Steve Hill, president of the Las Vegas Visitors and Convention Authority, said visitor volume has not completely recovered since the pandemic, as convention and trade show attendance and international customers still trail their previous levels. He also highlighted conditions that have contributed to the record gaming revenue totals.
“Our visitors have a bigger gaming budget than they have had in any time in the past, by as much as 50 percent more,” he said.
Hill also pointed to major upcoming sporting events, including a Formula 1 race in November 2023 and the Super Bowl in February 2024, which are expected to bring Nevada millions of dollars in ticket sales and Live Entertainment Tax revenue, a factor in the forecasts the Economic Forum will set in December.
Revenue from the Live Entertainment Tax also significantly exceeded projections in the past fiscal year, with actual revenue recorded ($139 million) amounting to more than double the amount projected ($61 million), as live events widely returned as more people felt comfortable attending those large gatherings.
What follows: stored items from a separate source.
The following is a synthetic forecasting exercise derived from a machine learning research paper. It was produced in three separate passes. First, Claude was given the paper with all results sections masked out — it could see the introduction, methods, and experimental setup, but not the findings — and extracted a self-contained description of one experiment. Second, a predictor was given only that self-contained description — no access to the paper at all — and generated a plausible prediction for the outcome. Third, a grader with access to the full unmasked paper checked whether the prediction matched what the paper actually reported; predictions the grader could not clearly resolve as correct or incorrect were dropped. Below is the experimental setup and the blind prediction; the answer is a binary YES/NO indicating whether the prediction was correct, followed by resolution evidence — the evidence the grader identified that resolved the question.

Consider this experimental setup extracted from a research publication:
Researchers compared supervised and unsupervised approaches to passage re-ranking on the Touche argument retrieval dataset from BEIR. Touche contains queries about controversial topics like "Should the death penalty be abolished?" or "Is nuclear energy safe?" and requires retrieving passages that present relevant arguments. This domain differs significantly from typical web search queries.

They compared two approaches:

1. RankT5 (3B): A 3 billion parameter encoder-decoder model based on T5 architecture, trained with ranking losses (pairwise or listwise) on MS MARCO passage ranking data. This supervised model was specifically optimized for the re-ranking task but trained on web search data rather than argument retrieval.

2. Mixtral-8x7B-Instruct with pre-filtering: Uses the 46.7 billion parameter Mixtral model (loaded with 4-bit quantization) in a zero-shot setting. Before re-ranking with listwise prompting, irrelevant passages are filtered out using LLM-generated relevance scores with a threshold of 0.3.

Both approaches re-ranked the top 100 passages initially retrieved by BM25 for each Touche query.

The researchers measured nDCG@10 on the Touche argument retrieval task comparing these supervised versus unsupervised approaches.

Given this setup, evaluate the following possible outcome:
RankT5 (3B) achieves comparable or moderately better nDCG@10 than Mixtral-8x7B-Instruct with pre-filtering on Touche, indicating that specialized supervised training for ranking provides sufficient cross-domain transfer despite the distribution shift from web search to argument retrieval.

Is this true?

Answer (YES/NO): NO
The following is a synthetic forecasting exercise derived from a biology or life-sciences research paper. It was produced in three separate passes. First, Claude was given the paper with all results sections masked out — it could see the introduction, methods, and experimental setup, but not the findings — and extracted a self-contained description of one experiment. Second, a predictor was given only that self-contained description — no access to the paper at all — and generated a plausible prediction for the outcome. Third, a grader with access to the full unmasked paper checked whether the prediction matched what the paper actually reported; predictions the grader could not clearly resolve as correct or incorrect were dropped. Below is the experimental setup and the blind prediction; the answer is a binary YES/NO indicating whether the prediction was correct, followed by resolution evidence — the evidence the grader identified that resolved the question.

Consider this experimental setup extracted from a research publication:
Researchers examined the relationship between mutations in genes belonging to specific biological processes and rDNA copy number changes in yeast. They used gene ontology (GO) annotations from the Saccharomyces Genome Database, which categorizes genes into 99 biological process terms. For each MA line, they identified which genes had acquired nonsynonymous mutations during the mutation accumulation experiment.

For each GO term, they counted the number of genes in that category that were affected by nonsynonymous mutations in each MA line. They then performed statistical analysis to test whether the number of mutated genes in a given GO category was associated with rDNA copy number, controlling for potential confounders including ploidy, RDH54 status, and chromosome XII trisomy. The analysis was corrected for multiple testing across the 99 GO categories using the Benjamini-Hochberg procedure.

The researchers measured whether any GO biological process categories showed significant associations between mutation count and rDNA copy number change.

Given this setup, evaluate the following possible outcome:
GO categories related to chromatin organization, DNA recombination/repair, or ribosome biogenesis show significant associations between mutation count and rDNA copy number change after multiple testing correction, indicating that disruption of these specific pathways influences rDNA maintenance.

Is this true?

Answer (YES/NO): NO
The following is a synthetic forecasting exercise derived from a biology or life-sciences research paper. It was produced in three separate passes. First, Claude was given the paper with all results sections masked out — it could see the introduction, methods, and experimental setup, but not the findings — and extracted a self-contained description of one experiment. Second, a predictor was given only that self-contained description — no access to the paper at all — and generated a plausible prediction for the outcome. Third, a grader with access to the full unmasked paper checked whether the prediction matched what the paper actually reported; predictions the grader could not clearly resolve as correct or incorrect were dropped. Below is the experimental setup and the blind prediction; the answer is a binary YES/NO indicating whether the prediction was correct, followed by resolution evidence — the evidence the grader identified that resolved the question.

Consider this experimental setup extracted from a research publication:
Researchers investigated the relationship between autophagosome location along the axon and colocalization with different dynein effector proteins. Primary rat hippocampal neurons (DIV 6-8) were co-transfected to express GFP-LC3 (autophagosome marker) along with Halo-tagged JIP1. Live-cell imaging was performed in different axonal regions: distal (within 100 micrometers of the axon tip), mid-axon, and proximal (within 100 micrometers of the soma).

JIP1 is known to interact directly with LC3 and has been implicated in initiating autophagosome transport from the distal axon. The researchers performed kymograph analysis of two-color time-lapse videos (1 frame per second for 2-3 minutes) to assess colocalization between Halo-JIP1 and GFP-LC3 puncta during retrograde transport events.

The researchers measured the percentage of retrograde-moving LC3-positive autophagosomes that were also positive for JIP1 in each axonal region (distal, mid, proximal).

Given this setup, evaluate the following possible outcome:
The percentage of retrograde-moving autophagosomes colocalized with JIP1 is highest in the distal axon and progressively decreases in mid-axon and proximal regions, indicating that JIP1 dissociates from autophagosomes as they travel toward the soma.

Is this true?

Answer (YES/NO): NO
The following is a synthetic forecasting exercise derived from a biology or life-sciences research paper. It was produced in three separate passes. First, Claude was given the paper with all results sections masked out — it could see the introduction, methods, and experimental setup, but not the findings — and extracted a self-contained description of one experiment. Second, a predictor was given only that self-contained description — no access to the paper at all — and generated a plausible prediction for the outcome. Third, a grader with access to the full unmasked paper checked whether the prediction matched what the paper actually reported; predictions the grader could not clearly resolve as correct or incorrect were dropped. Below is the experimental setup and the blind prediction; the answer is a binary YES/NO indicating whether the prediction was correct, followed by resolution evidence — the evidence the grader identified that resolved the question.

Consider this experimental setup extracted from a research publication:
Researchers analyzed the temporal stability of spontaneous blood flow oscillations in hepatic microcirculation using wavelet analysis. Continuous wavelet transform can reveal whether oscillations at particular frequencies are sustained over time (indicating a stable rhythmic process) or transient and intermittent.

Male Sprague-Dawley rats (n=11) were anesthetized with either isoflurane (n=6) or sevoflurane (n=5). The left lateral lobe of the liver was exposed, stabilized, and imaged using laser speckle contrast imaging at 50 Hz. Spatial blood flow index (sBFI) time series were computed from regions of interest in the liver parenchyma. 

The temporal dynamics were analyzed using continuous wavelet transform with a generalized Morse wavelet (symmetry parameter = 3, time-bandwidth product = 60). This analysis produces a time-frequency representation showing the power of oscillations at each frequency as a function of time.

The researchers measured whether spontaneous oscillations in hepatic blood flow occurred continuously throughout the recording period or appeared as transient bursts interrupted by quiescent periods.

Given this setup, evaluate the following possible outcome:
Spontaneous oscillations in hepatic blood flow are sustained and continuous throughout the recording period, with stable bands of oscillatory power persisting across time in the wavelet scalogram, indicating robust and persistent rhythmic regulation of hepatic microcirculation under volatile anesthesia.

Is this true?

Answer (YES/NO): NO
Despite concerns about a possible recession affecting tax collections, Nevada is set for a bigger general fund budget in the short term with major revenue streams, including the sales and gaming taxes, continuing at a high pace.
“The current forecast for [fiscal year] 23 is $4.7 billion, so I think we know what's probably going to be happening to the [fiscal year] 23 forecast,” Guindon said, followed by laughter from the committee. “Now, 24 and 25, I don't know.”